> **Direction**:
Please turn the listing below, from the line with "How large a" through the line with "How far away" (both included), into a Markdown table with the columns No. and Entry. Give each line its own numbered row and skip blank lines.

> **Extracted data**:

-- -- --

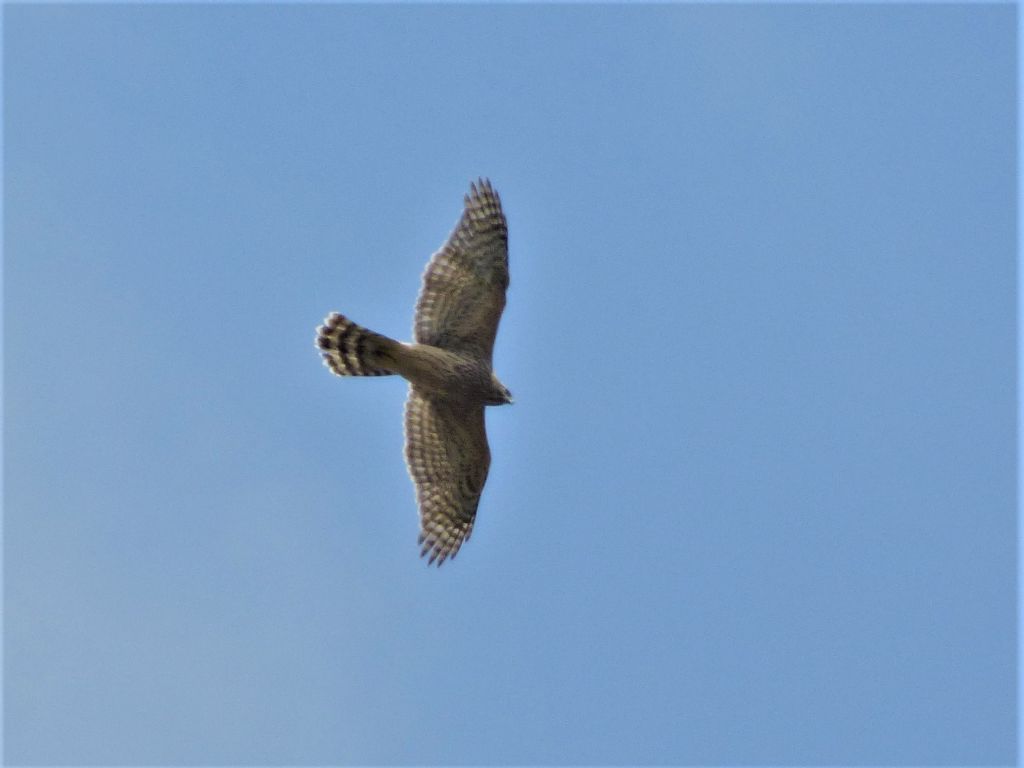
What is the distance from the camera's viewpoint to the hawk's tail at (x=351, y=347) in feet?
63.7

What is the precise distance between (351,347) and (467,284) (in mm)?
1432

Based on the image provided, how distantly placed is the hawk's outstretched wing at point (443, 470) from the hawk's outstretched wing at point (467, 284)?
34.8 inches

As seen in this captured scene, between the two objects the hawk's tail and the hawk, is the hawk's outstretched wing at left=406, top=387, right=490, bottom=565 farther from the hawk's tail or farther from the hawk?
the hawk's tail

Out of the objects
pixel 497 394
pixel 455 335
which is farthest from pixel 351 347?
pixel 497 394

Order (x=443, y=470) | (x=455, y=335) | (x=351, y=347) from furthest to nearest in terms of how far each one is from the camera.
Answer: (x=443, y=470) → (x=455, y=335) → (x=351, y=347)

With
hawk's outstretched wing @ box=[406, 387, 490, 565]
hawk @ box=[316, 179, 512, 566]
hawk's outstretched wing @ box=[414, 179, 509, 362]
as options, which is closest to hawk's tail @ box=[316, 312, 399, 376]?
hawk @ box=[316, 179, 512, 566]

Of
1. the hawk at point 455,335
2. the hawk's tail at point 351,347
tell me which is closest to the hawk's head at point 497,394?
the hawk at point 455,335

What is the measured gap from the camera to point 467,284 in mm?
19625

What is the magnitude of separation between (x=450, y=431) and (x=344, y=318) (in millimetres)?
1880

-- -- --

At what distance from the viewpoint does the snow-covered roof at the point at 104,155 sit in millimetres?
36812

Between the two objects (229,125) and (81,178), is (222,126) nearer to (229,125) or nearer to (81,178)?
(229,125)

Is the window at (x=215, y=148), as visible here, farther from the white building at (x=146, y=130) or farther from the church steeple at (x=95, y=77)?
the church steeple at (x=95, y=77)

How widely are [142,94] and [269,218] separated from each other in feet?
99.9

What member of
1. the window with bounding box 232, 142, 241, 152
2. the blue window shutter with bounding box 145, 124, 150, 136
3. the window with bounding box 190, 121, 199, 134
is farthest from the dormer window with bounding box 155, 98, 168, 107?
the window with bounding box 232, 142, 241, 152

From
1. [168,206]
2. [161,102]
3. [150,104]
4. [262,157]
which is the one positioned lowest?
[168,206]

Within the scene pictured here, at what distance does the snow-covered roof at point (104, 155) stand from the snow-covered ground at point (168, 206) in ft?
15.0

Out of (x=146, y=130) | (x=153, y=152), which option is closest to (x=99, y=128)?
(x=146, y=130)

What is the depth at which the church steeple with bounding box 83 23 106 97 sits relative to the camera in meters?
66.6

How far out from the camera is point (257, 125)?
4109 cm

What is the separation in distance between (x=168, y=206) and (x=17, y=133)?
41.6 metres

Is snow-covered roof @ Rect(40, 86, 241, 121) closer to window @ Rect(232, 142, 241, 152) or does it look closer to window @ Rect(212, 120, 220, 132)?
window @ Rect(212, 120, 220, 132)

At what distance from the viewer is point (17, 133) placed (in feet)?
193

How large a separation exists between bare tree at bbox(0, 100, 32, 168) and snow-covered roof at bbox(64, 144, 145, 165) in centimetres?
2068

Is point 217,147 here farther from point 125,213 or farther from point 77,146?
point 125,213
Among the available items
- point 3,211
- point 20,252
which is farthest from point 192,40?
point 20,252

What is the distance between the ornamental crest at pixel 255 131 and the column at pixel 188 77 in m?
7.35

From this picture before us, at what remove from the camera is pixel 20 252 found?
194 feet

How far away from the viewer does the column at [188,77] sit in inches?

-- -- --

> **Answer to the problem**:
| No. | Entry |
|---|---|
| 1 | How large a separation exists between bare tree at bbox(0, 100, 32, 168) and snow-covered roof at bbox(64, 144, 145, 165) in centimetres? |
| 2 | 2068 |
| 3 | Is point 217,147 here farther from point 125,213 or farther from point 77,146? |
| 4 | point 125,213 |
| 5 | Among the available items |
| 6 | - point 3,211 |
| 7 | - point 20,252 |
| 8 | which is farthest from point 192,40? |
| 9 | point 20,252 |
| 10 | What is the distance between the ornamental crest at pixel 255 131 and the column at pixel 188 77 in m? |
| 11 | 7.35 |
| 12 | From this picture before us, at what remove from the camera is pixel 20 252 found? |
| 13 | 194 feet |
| 14 | How far away from the viewer does the column at [188,77] sit in inches? |